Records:

_____

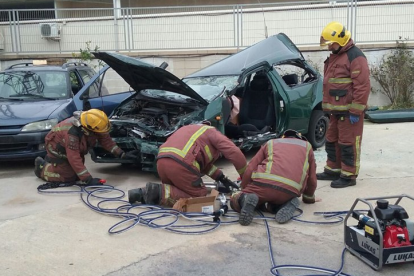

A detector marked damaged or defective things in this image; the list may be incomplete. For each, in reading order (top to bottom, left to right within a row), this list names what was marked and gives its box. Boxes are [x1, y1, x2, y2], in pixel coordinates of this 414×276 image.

shattered windshield [0, 71, 69, 100]
crushed car roof [93, 51, 207, 105]
damaged green car [90, 33, 326, 171]
shattered windshield [183, 75, 238, 101]
crushed car roof [186, 34, 302, 78]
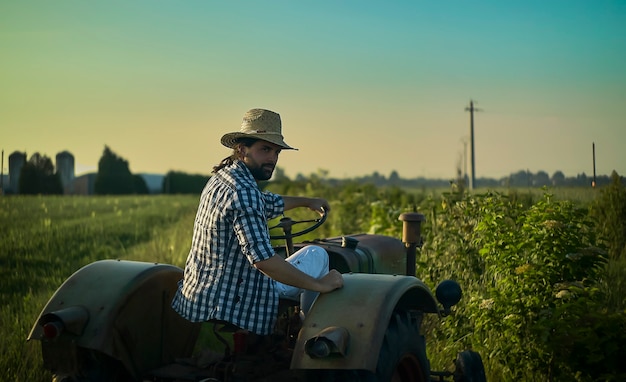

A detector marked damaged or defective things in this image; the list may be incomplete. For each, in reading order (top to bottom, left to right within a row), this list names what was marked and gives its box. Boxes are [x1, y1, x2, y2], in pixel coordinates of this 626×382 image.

rusty tractor body [29, 213, 486, 380]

_____

> Exercise brief
Extract every one of the lines above word for word, omitting the pictures.

> The completed task
A detector marked damaged or defective things in this image; the list may be incomplete. For each, in reading order (top to bottom, left to right within a row), this list names what was marked and gives its box. Boxes are [x1, y1, x2, y2], in pixel coordinates of this 414×276 image.

shattered windshield [0, 71, 69, 100]
crushed car roof [93, 51, 207, 105]
damaged green car [90, 33, 326, 171]
shattered windshield [183, 75, 238, 101]
crushed car roof [186, 34, 302, 78]

A detector marked damaged or defective things in this image; the list may be incomplete. For each, in reading order (top to bottom, left to right within a row), this list names what was marked and gives its box. Boxes are [x1, y1, x2, y2], in pixel coordinates of this 626×382 image.

rusty tractor body [29, 213, 486, 380]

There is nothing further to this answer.